Gift of Water

I recently visited an 850-year-old Cistercian Catholic monastery in lower Austria, just outside the city of Zwettl. The site, located on a small river, was chosen for its remoteness as well as for the fertility of its fields and forests, which provided the monks with a livelihood. At the heart of the complex was a cloistered courtyard, which to my eyes presented an orderly Christian vision of the Garden of Eden.

The courtyard was surrounded by arcades with 365 small gothic pillars, one for each day of the year.  The courtyard itself was open to the sky, and visible through the pillars.

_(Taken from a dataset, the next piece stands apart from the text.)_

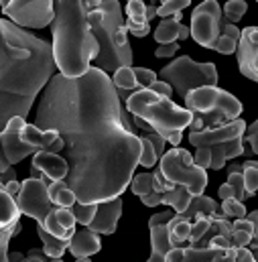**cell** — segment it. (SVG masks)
<instances>
[{"mask_svg": "<svg viewBox=\"0 0 258 262\" xmlns=\"http://www.w3.org/2000/svg\"><path fill=\"white\" fill-rule=\"evenodd\" d=\"M35 124L63 138L65 183L79 203L120 197L138 167L140 136L122 122L118 90L90 66L79 77L53 73L43 88Z\"/></svg>", "mask_w": 258, "mask_h": 262, "instance_id": "6da1fadb", "label": "cell"}, {"mask_svg": "<svg viewBox=\"0 0 258 262\" xmlns=\"http://www.w3.org/2000/svg\"><path fill=\"white\" fill-rule=\"evenodd\" d=\"M53 73L51 45L0 18V132L10 118L29 116Z\"/></svg>", "mask_w": 258, "mask_h": 262, "instance_id": "7a4b0ae2", "label": "cell"}, {"mask_svg": "<svg viewBox=\"0 0 258 262\" xmlns=\"http://www.w3.org/2000/svg\"><path fill=\"white\" fill-rule=\"evenodd\" d=\"M98 0H55L53 2V61L65 77L83 75L98 51V43L90 27V10Z\"/></svg>", "mask_w": 258, "mask_h": 262, "instance_id": "3957f363", "label": "cell"}, {"mask_svg": "<svg viewBox=\"0 0 258 262\" xmlns=\"http://www.w3.org/2000/svg\"><path fill=\"white\" fill-rule=\"evenodd\" d=\"M90 27L98 43L92 66L104 73H114L118 67L132 66V47L118 0H98L90 10Z\"/></svg>", "mask_w": 258, "mask_h": 262, "instance_id": "277c9868", "label": "cell"}, {"mask_svg": "<svg viewBox=\"0 0 258 262\" xmlns=\"http://www.w3.org/2000/svg\"><path fill=\"white\" fill-rule=\"evenodd\" d=\"M126 108L132 116L144 120L155 132L165 136L167 132H183L191 122V112L187 108H179L161 94L150 92L148 88H138L126 96Z\"/></svg>", "mask_w": 258, "mask_h": 262, "instance_id": "5b68a950", "label": "cell"}, {"mask_svg": "<svg viewBox=\"0 0 258 262\" xmlns=\"http://www.w3.org/2000/svg\"><path fill=\"white\" fill-rule=\"evenodd\" d=\"M244 130L246 124L238 116L234 120L205 124L197 130H189V142L195 146H207L211 152L209 169L220 171L228 159L244 155Z\"/></svg>", "mask_w": 258, "mask_h": 262, "instance_id": "8992f818", "label": "cell"}, {"mask_svg": "<svg viewBox=\"0 0 258 262\" xmlns=\"http://www.w3.org/2000/svg\"><path fill=\"white\" fill-rule=\"evenodd\" d=\"M157 77L167 81L175 94L185 98L187 92H191L195 88L216 85L218 83V69L213 63H197L191 57L183 55L167 67H163Z\"/></svg>", "mask_w": 258, "mask_h": 262, "instance_id": "52a82bcc", "label": "cell"}, {"mask_svg": "<svg viewBox=\"0 0 258 262\" xmlns=\"http://www.w3.org/2000/svg\"><path fill=\"white\" fill-rule=\"evenodd\" d=\"M161 173L171 185H185L191 195H199L207 187V173L205 169L197 167L189 150L175 146L167 152H163L159 163Z\"/></svg>", "mask_w": 258, "mask_h": 262, "instance_id": "ba28073f", "label": "cell"}, {"mask_svg": "<svg viewBox=\"0 0 258 262\" xmlns=\"http://www.w3.org/2000/svg\"><path fill=\"white\" fill-rule=\"evenodd\" d=\"M183 100L189 112H220L226 120H234L242 114L240 100L216 85L195 88L191 92H187Z\"/></svg>", "mask_w": 258, "mask_h": 262, "instance_id": "9c48e42d", "label": "cell"}, {"mask_svg": "<svg viewBox=\"0 0 258 262\" xmlns=\"http://www.w3.org/2000/svg\"><path fill=\"white\" fill-rule=\"evenodd\" d=\"M4 16L20 29H45L53 20V0H0Z\"/></svg>", "mask_w": 258, "mask_h": 262, "instance_id": "30bf717a", "label": "cell"}, {"mask_svg": "<svg viewBox=\"0 0 258 262\" xmlns=\"http://www.w3.org/2000/svg\"><path fill=\"white\" fill-rule=\"evenodd\" d=\"M47 185H49V179L43 177V175L29 177L27 181L20 183V189L14 195V201L18 205L20 215L33 217L39 226L45 222L47 213L53 207V203L49 199V193H47Z\"/></svg>", "mask_w": 258, "mask_h": 262, "instance_id": "8fae6325", "label": "cell"}, {"mask_svg": "<svg viewBox=\"0 0 258 262\" xmlns=\"http://www.w3.org/2000/svg\"><path fill=\"white\" fill-rule=\"evenodd\" d=\"M220 25H222V8L218 0H203L191 12L189 37H193L195 43H199L201 47L213 49L220 37Z\"/></svg>", "mask_w": 258, "mask_h": 262, "instance_id": "7c38bea8", "label": "cell"}, {"mask_svg": "<svg viewBox=\"0 0 258 262\" xmlns=\"http://www.w3.org/2000/svg\"><path fill=\"white\" fill-rule=\"evenodd\" d=\"M23 124H25V118L23 116H14V118H10L6 122V126L0 132V142H2V148H4L6 159H8L10 165L20 163L25 157H29V155L35 152V148L31 144H27V142L20 140V128H23Z\"/></svg>", "mask_w": 258, "mask_h": 262, "instance_id": "4fadbf2b", "label": "cell"}, {"mask_svg": "<svg viewBox=\"0 0 258 262\" xmlns=\"http://www.w3.org/2000/svg\"><path fill=\"white\" fill-rule=\"evenodd\" d=\"M258 31L256 27H248L240 31V39L236 45V57H238V67L244 77L256 81L258 79V51H256Z\"/></svg>", "mask_w": 258, "mask_h": 262, "instance_id": "5bb4252c", "label": "cell"}, {"mask_svg": "<svg viewBox=\"0 0 258 262\" xmlns=\"http://www.w3.org/2000/svg\"><path fill=\"white\" fill-rule=\"evenodd\" d=\"M120 215H122V199L120 197L98 201L94 217L85 228H90L96 234H114Z\"/></svg>", "mask_w": 258, "mask_h": 262, "instance_id": "9a60e30c", "label": "cell"}, {"mask_svg": "<svg viewBox=\"0 0 258 262\" xmlns=\"http://www.w3.org/2000/svg\"><path fill=\"white\" fill-rule=\"evenodd\" d=\"M175 215V211H163V213H155L150 215L148 220V230H150V246H153V252H150V262H163L165 260V254L173 248L171 240H169V228H167V222Z\"/></svg>", "mask_w": 258, "mask_h": 262, "instance_id": "2e32d148", "label": "cell"}, {"mask_svg": "<svg viewBox=\"0 0 258 262\" xmlns=\"http://www.w3.org/2000/svg\"><path fill=\"white\" fill-rule=\"evenodd\" d=\"M33 177H47L49 181L65 179L67 175V161L59 157V152H47V150H35L33 163H31Z\"/></svg>", "mask_w": 258, "mask_h": 262, "instance_id": "e0dca14e", "label": "cell"}, {"mask_svg": "<svg viewBox=\"0 0 258 262\" xmlns=\"http://www.w3.org/2000/svg\"><path fill=\"white\" fill-rule=\"evenodd\" d=\"M67 248H69V252L73 254V258H77V260H79V258L85 260L88 256L100 252V248H102L100 234L92 232L90 228H85V230H73Z\"/></svg>", "mask_w": 258, "mask_h": 262, "instance_id": "ac0fdd59", "label": "cell"}, {"mask_svg": "<svg viewBox=\"0 0 258 262\" xmlns=\"http://www.w3.org/2000/svg\"><path fill=\"white\" fill-rule=\"evenodd\" d=\"M126 14L124 27L134 37H146L150 33V25L146 20V6L142 0H126Z\"/></svg>", "mask_w": 258, "mask_h": 262, "instance_id": "d6986e66", "label": "cell"}, {"mask_svg": "<svg viewBox=\"0 0 258 262\" xmlns=\"http://www.w3.org/2000/svg\"><path fill=\"white\" fill-rule=\"evenodd\" d=\"M187 37H189V27L181 25V20H177V18L165 16V18L159 23V27L155 29V39H157L159 45H163V43H173V41H183V39H187Z\"/></svg>", "mask_w": 258, "mask_h": 262, "instance_id": "ffe728a7", "label": "cell"}, {"mask_svg": "<svg viewBox=\"0 0 258 262\" xmlns=\"http://www.w3.org/2000/svg\"><path fill=\"white\" fill-rule=\"evenodd\" d=\"M238 39H240V29L232 23H226L222 18V25H220V37L213 45V51L222 53V55H230L236 51V45H238Z\"/></svg>", "mask_w": 258, "mask_h": 262, "instance_id": "44dd1931", "label": "cell"}, {"mask_svg": "<svg viewBox=\"0 0 258 262\" xmlns=\"http://www.w3.org/2000/svg\"><path fill=\"white\" fill-rule=\"evenodd\" d=\"M250 242H256V224H252L246 217H238L232 224L230 244L234 248H238V246H248Z\"/></svg>", "mask_w": 258, "mask_h": 262, "instance_id": "7402d4cb", "label": "cell"}, {"mask_svg": "<svg viewBox=\"0 0 258 262\" xmlns=\"http://www.w3.org/2000/svg\"><path fill=\"white\" fill-rule=\"evenodd\" d=\"M167 228H169V240H171V244L185 248V242H187L189 230H191V222H189L185 215L175 213V215L167 222Z\"/></svg>", "mask_w": 258, "mask_h": 262, "instance_id": "603a6c76", "label": "cell"}, {"mask_svg": "<svg viewBox=\"0 0 258 262\" xmlns=\"http://www.w3.org/2000/svg\"><path fill=\"white\" fill-rule=\"evenodd\" d=\"M191 191L185 185H173L169 191H165L161 195V205H171L175 209V213H183L187 203L191 201Z\"/></svg>", "mask_w": 258, "mask_h": 262, "instance_id": "cb8c5ba5", "label": "cell"}, {"mask_svg": "<svg viewBox=\"0 0 258 262\" xmlns=\"http://www.w3.org/2000/svg\"><path fill=\"white\" fill-rule=\"evenodd\" d=\"M37 232H39V238H41V242H43V252H45L49 258H61L65 254V250H67L69 240L57 238V236L49 234V232H47L43 226H39V224H37Z\"/></svg>", "mask_w": 258, "mask_h": 262, "instance_id": "d4e9b609", "label": "cell"}, {"mask_svg": "<svg viewBox=\"0 0 258 262\" xmlns=\"http://www.w3.org/2000/svg\"><path fill=\"white\" fill-rule=\"evenodd\" d=\"M183 260H226V250L213 246H185Z\"/></svg>", "mask_w": 258, "mask_h": 262, "instance_id": "484cf974", "label": "cell"}, {"mask_svg": "<svg viewBox=\"0 0 258 262\" xmlns=\"http://www.w3.org/2000/svg\"><path fill=\"white\" fill-rule=\"evenodd\" d=\"M218 203L211 199V197H205L203 193H199V195H193L191 197V201L187 203V207H185V211L181 213V215H185L189 222H191V217H193L195 213H207V215H216L218 213Z\"/></svg>", "mask_w": 258, "mask_h": 262, "instance_id": "4316f807", "label": "cell"}, {"mask_svg": "<svg viewBox=\"0 0 258 262\" xmlns=\"http://www.w3.org/2000/svg\"><path fill=\"white\" fill-rule=\"evenodd\" d=\"M110 79H112V83H114V88H116L118 92H134V90H138L134 71H132V67L130 66L118 67Z\"/></svg>", "mask_w": 258, "mask_h": 262, "instance_id": "83f0119b", "label": "cell"}, {"mask_svg": "<svg viewBox=\"0 0 258 262\" xmlns=\"http://www.w3.org/2000/svg\"><path fill=\"white\" fill-rule=\"evenodd\" d=\"M240 173L244 179V187L250 195H254L258 189V165L254 161H248L244 165H240Z\"/></svg>", "mask_w": 258, "mask_h": 262, "instance_id": "f1b7e54d", "label": "cell"}, {"mask_svg": "<svg viewBox=\"0 0 258 262\" xmlns=\"http://www.w3.org/2000/svg\"><path fill=\"white\" fill-rule=\"evenodd\" d=\"M222 215L224 217H234V220H238V217H246V207H244V201H238V199H234V197H226V199H222Z\"/></svg>", "mask_w": 258, "mask_h": 262, "instance_id": "f546056e", "label": "cell"}, {"mask_svg": "<svg viewBox=\"0 0 258 262\" xmlns=\"http://www.w3.org/2000/svg\"><path fill=\"white\" fill-rule=\"evenodd\" d=\"M96 203H98V201H96ZM96 203H79V201H75V203L69 207L71 213H73V217H75V224L88 226V224L92 222V217H94Z\"/></svg>", "mask_w": 258, "mask_h": 262, "instance_id": "4dcf8cb0", "label": "cell"}, {"mask_svg": "<svg viewBox=\"0 0 258 262\" xmlns=\"http://www.w3.org/2000/svg\"><path fill=\"white\" fill-rule=\"evenodd\" d=\"M130 191L134 195H146L148 191H153V173H140V175H132L130 179Z\"/></svg>", "mask_w": 258, "mask_h": 262, "instance_id": "1f68e13d", "label": "cell"}, {"mask_svg": "<svg viewBox=\"0 0 258 262\" xmlns=\"http://www.w3.org/2000/svg\"><path fill=\"white\" fill-rule=\"evenodd\" d=\"M246 10H248V4H246L244 0H230V2H226V6H224V16H226L224 20L236 25V23L244 16Z\"/></svg>", "mask_w": 258, "mask_h": 262, "instance_id": "d6a6232c", "label": "cell"}, {"mask_svg": "<svg viewBox=\"0 0 258 262\" xmlns=\"http://www.w3.org/2000/svg\"><path fill=\"white\" fill-rule=\"evenodd\" d=\"M138 136H140V157H138V165L144 167V169H148V167H153V165L159 161V157H157V152H155L150 140L144 138L142 134H138Z\"/></svg>", "mask_w": 258, "mask_h": 262, "instance_id": "836d02e7", "label": "cell"}, {"mask_svg": "<svg viewBox=\"0 0 258 262\" xmlns=\"http://www.w3.org/2000/svg\"><path fill=\"white\" fill-rule=\"evenodd\" d=\"M226 183L234 189V199H238V201H246L248 197H252L248 191H246V187H244V179H242V173H240V171H230Z\"/></svg>", "mask_w": 258, "mask_h": 262, "instance_id": "e575fe53", "label": "cell"}, {"mask_svg": "<svg viewBox=\"0 0 258 262\" xmlns=\"http://www.w3.org/2000/svg\"><path fill=\"white\" fill-rule=\"evenodd\" d=\"M189 4H191V0H161V6L155 10V14H159L161 18L171 16V14H179Z\"/></svg>", "mask_w": 258, "mask_h": 262, "instance_id": "d590c367", "label": "cell"}, {"mask_svg": "<svg viewBox=\"0 0 258 262\" xmlns=\"http://www.w3.org/2000/svg\"><path fill=\"white\" fill-rule=\"evenodd\" d=\"M20 222H16L14 226H10V228H6V230H2L0 228V262L6 260V254H8V242H10V238L14 236V234H18L20 232Z\"/></svg>", "mask_w": 258, "mask_h": 262, "instance_id": "8d00e7d4", "label": "cell"}, {"mask_svg": "<svg viewBox=\"0 0 258 262\" xmlns=\"http://www.w3.org/2000/svg\"><path fill=\"white\" fill-rule=\"evenodd\" d=\"M55 217H57L59 226L63 228L67 234H73V230H75V217H73V213H71L69 207H57L55 205Z\"/></svg>", "mask_w": 258, "mask_h": 262, "instance_id": "74e56055", "label": "cell"}, {"mask_svg": "<svg viewBox=\"0 0 258 262\" xmlns=\"http://www.w3.org/2000/svg\"><path fill=\"white\" fill-rule=\"evenodd\" d=\"M132 71H134V77H136L138 88H148L153 81H157V79H159V77H157V73H155V71H150V69H146V67H132Z\"/></svg>", "mask_w": 258, "mask_h": 262, "instance_id": "f35d334b", "label": "cell"}, {"mask_svg": "<svg viewBox=\"0 0 258 262\" xmlns=\"http://www.w3.org/2000/svg\"><path fill=\"white\" fill-rule=\"evenodd\" d=\"M51 203L57 205V207H71V205L75 203V193L65 185V187H61V189L57 191V195L51 199Z\"/></svg>", "mask_w": 258, "mask_h": 262, "instance_id": "ab89813d", "label": "cell"}, {"mask_svg": "<svg viewBox=\"0 0 258 262\" xmlns=\"http://www.w3.org/2000/svg\"><path fill=\"white\" fill-rule=\"evenodd\" d=\"M173 185L165 179V175L161 173V169H157L155 173H153V191H159V193H165V191H169Z\"/></svg>", "mask_w": 258, "mask_h": 262, "instance_id": "60d3db41", "label": "cell"}, {"mask_svg": "<svg viewBox=\"0 0 258 262\" xmlns=\"http://www.w3.org/2000/svg\"><path fill=\"white\" fill-rule=\"evenodd\" d=\"M209 161H211V152H209V148H207V146H197V150H195V159H193L195 165L201 167V169H209Z\"/></svg>", "mask_w": 258, "mask_h": 262, "instance_id": "b9f144b4", "label": "cell"}, {"mask_svg": "<svg viewBox=\"0 0 258 262\" xmlns=\"http://www.w3.org/2000/svg\"><path fill=\"white\" fill-rule=\"evenodd\" d=\"M177 51H179L177 41H173V43H163V45H159V49L155 51V57H159V59H163V57H173Z\"/></svg>", "mask_w": 258, "mask_h": 262, "instance_id": "7bdbcfd3", "label": "cell"}, {"mask_svg": "<svg viewBox=\"0 0 258 262\" xmlns=\"http://www.w3.org/2000/svg\"><path fill=\"white\" fill-rule=\"evenodd\" d=\"M148 90L155 92V94H161V96H165V98H171V96H173V88H171L167 81H163V79L153 81V83L148 85Z\"/></svg>", "mask_w": 258, "mask_h": 262, "instance_id": "ee69618b", "label": "cell"}, {"mask_svg": "<svg viewBox=\"0 0 258 262\" xmlns=\"http://www.w3.org/2000/svg\"><path fill=\"white\" fill-rule=\"evenodd\" d=\"M246 132V140L250 142V150L256 155L258 152V124L256 122H252L250 124V128L248 130H244Z\"/></svg>", "mask_w": 258, "mask_h": 262, "instance_id": "f6af8a7d", "label": "cell"}, {"mask_svg": "<svg viewBox=\"0 0 258 262\" xmlns=\"http://www.w3.org/2000/svg\"><path fill=\"white\" fill-rule=\"evenodd\" d=\"M161 195L163 193H159V191H148L146 195H140V201L146 207H157V205H161Z\"/></svg>", "mask_w": 258, "mask_h": 262, "instance_id": "bcb514c9", "label": "cell"}, {"mask_svg": "<svg viewBox=\"0 0 258 262\" xmlns=\"http://www.w3.org/2000/svg\"><path fill=\"white\" fill-rule=\"evenodd\" d=\"M165 260L167 262H181L183 260V248H181V246H173V248L165 254Z\"/></svg>", "mask_w": 258, "mask_h": 262, "instance_id": "7dc6e473", "label": "cell"}, {"mask_svg": "<svg viewBox=\"0 0 258 262\" xmlns=\"http://www.w3.org/2000/svg\"><path fill=\"white\" fill-rule=\"evenodd\" d=\"M234 260L252 262L254 260V256H252V252H248V250H246V246H238V248H234Z\"/></svg>", "mask_w": 258, "mask_h": 262, "instance_id": "c3c4849f", "label": "cell"}, {"mask_svg": "<svg viewBox=\"0 0 258 262\" xmlns=\"http://www.w3.org/2000/svg\"><path fill=\"white\" fill-rule=\"evenodd\" d=\"M49 256L45 254V252H41V250H31L29 254H25V260H47Z\"/></svg>", "mask_w": 258, "mask_h": 262, "instance_id": "681fc988", "label": "cell"}, {"mask_svg": "<svg viewBox=\"0 0 258 262\" xmlns=\"http://www.w3.org/2000/svg\"><path fill=\"white\" fill-rule=\"evenodd\" d=\"M12 165L8 163V159H6V152H4V148H2V142H0V173H4V171H8Z\"/></svg>", "mask_w": 258, "mask_h": 262, "instance_id": "f907efd6", "label": "cell"}, {"mask_svg": "<svg viewBox=\"0 0 258 262\" xmlns=\"http://www.w3.org/2000/svg\"><path fill=\"white\" fill-rule=\"evenodd\" d=\"M4 187H6V191H8L10 195L14 197L16 193H18V189H20V181H18V179H12V181H8Z\"/></svg>", "mask_w": 258, "mask_h": 262, "instance_id": "816d5d0a", "label": "cell"}, {"mask_svg": "<svg viewBox=\"0 0 258 262\" xmlns=\"http://www.w3.org/2000/svg\"><path fill=\"white\" fill-rule=\"evenodd\" d=\"M218 195L222 197V199H226V197H234V189H232L228 183H224V185H220V189H218Z\"/></svg>", "mask_w": 258, "mask_h": 262, "instance_id": "f5cc1de1", "label": "cell"}, {"mask_svg": "<svg viewBox=\"0 0 258 262\" xmlns=\"http://www.w3.org/2000/svg\"><path fill=\"white\" fill-rule=\"evenodd\" d=\"M12 179H16V171H14L12 167H10L8 171H4V173H0V181H2L4 185H6L8 181H12Z\"/></svg>", "mask_w": 258, "mask_h": 262, "instance_id": "db71d44e", "label": "cell"}, {"mask_svg": "<svg viewBox=\"0 0 258 262\" xmlns=\"http://www.w3.org/2000/svg\"><path fill=\"white\" fill-rule=\"evenodd\" d=\"M6 260H25V254L12 252V254H6Z\"/></svg>", "mask_w": 258, "mask_h": 262, "instance_id": "11a10c76", "label": "cell"}, {"mask_svg": "<svg viewBox=\"0 0 258 262\" xmlns=\"http://www.w3.org/2000/svg\"><path fill=\"white\" fill-rule=\"evenodd\" d=\"M155 10H157L155 6H146V20H150L155 16Z\"/></svg>", "mask_w": 258, "mask_h": 262, "instance_id": "9f6ffc18", "label": "cell"}]
</instances>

It contained five hedge-lined circles of plants of different colors, and one young sturdy tree, which represented the Tree of Life.  The courtyard also contained a lavatorium (a communal washing area) with a stone water fountain, which appeared to me like a circular basin resembling a lotus flower.  Six of us visitors, all holding hands, could just reach around the fountain.  There was no free hand to take a photo.

Just as well. The beauty of the moment was inside us as well as in the quiet water and serene courtyard. (For images of the courtyard, see the photo gallery in the Wikipedia entry for Zwettl monastery.)

Monasteries are special places where lives can be lived with less distraction, and simple yet demanding rituals frame the daily and seasonal rounds.  Some Christian interpreters of our era, like Rod Dreher, see monasteries as examples of intentional communities that provide the best hope for stemming the amoral tides of capitalism and technology.   Modernity may be unstoppable, akin to the Biblical Flood, but perhaps intentional faith communities can function as arks that carry humanity across the dark seas of the present age.  The call, then, is to turn inward to create a modern, community-based monasticism in strategic retreat from the currents of modernity.

All faith communities, to a degree, are in tension with modernity and popular culture. While not monastic orders, they are local, engaged in serious conversations on real subjects, and committed to promoting spiritual practice among their members. Lake Superior Zendo in Marquette carries on a long tradition of Zen Buddhist practice that centers on quiet sitting, believing that such sitting slows practitioners down and opens our deepest selves. Members are wary about conventional pursuits of success and fame. Along with others, they are earth keepers and water stewards, paying attention to the interconnectedness of all forms of life and matter.

Consider thus far these contrasting water images: a quiet fountain in a holy place, and a raging flood of modernity that carries all before it, except what can be salvaged and modeled in intentional communities.  But the analogy to water as quiet pool and raging flood is incomplete, for water is transformative.  It can freeze into a solid, and dissipate into vapors.  Some of our most common and memorable experiences in the U.P. are connected to these other forms of water: snow drifts sculpting the landscape, huge icicles dripping from caves and cliffs, steam rising from hot sauna stones, or morning mists hovering over Lake Superior.  Some of the most beautiful images of water that my photographer wife Christine has captured are evanescent frost landscapes on our bedroom window. This beauty is also a gift of water.

In the Chinese Taoist tradition, which underlies and is fused with Chinese Ch’an (Zen) Buddhism, this transformative power of water becomes integral to representing reality itself, the interplay of mind and landscape. In a recent book-length study, David Hinton, a scholar of Chinese language, philosophy and art, uses one Chinese painting, a landscape by Shih Tao, to make his point. (His book is entitled: Existence: A Story). The image portrays two small human figures on a mountain summit contemplating a range of receding snowcapped mountains and dispersing clouds.  Spaces are left white on the scroll, suggesting the generation of forms out of emptiness. Mists and clouds blur boundaries and edges.  Nothing stays the same for very long, says the painting, not even mountains.  Beginnings and endings are mere words without meaning. Everything is impermanent, in flux, changing.  In Taoist-inspired paintings the transformative power of water in its various states is a powerful assist to understanding this vast cosmic drama.  It is a gift almost beyond reckoning.